Le 8 ventôse (27 février), Saint-Just, rappelé de nouveau par Robespierre, lut à la Convention son rapport contre les « factions. » « Ce qui constitue la République, c’est la destruction de tout ce qui lui est opposé. On est coupable contre la République parce qu’on s’apitoie sur les détenus ; on est coupable parce qu’on ne veut pas de la vertu ; on est coupable parce qu’on ne veut pas de la terreur. »

Chaque phrase visait clairement Danton. C’était la préface d’un acte d’accusation.

Danton n’en parut pas très ému. C’est ce jour-là même qu’il vint dénoncer « les faux patriotes à bonnets rouges, » dont l’éviction permettrait aux vrais patriotes « d’être sûrs de la paix et de la liberté. » Le 13, par des propos patriotiques, le 14, par des propos égrillards, il fit vibrer, puis rire l’Assemblée. Ce diable d’homme, à tout instant, reprenait sur la Convention son emprise. Toutes ses motions étaient votées.

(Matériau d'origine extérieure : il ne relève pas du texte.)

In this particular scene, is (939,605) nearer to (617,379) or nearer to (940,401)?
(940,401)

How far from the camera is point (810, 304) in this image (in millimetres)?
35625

Le 24, un coup de tonnerre éclata, mais qui, en apparence, éclaircissait son ciel : Hébert avait été arrêté dans la nuit sur l’ordre des Comités avec toute sa bande. Danton et Desmoulins semblaient triompher. Le tribun entendit souligner le trait, mais aussi profiter de l’événement pour compromettre les Comités. Négligeant de piétiner l’ennemi à terre, il exprima le vœu qu’on cheminât « sans saccades » dans la « carrière difficile où l’on avançait. » Il voyait dans les Comités « l’avant-garde du corps politique. » Il fallait envisager avec calme ces agitations : « Ne vous effrayez pas de l’effervescence du premier âge de la liberté. Elle est comme un vin fort et nouveau qui bouillonne jusqu’à ce qu’il soit purgé de toute son écume. » Ce n’était point parler certes le langage d’un homme traqué. Avec une sorte de sincérité hautaine, il décernait des satisfecit aux Comités et à la Convention, qui « jamais ne lui avait paru si grande. » Il fallait maintenant faire taire les passions personnelles. « Si jamais, quand nous serons vainqueurs (et déjà la victoire nous est assurée), si jamais les passions personnelles pouvaient prévaloir sur l’amour de la patrie, si elles tentaient de creuser un nouvel abîme pour la liberté, je voudrais m’y précipiter le premier. Mais loin de nous tout ressentiment. Le temps est venu où on ne jugera plus que les actions. Les masques tombent, les masques ne séduiront plus, (Visait-il Robespierre et ses amis ?) On ne confondra plus ceux qui veulent égorger les patriotes (c’était Billaud) avec les véritables magistrats du peuple... N’y eût-il parmi tous les magistrats qu’un seul homme qui eût fait son devoir, il faudrait tout souffrir plutôt que de lui faire boire le calice d’amertume... »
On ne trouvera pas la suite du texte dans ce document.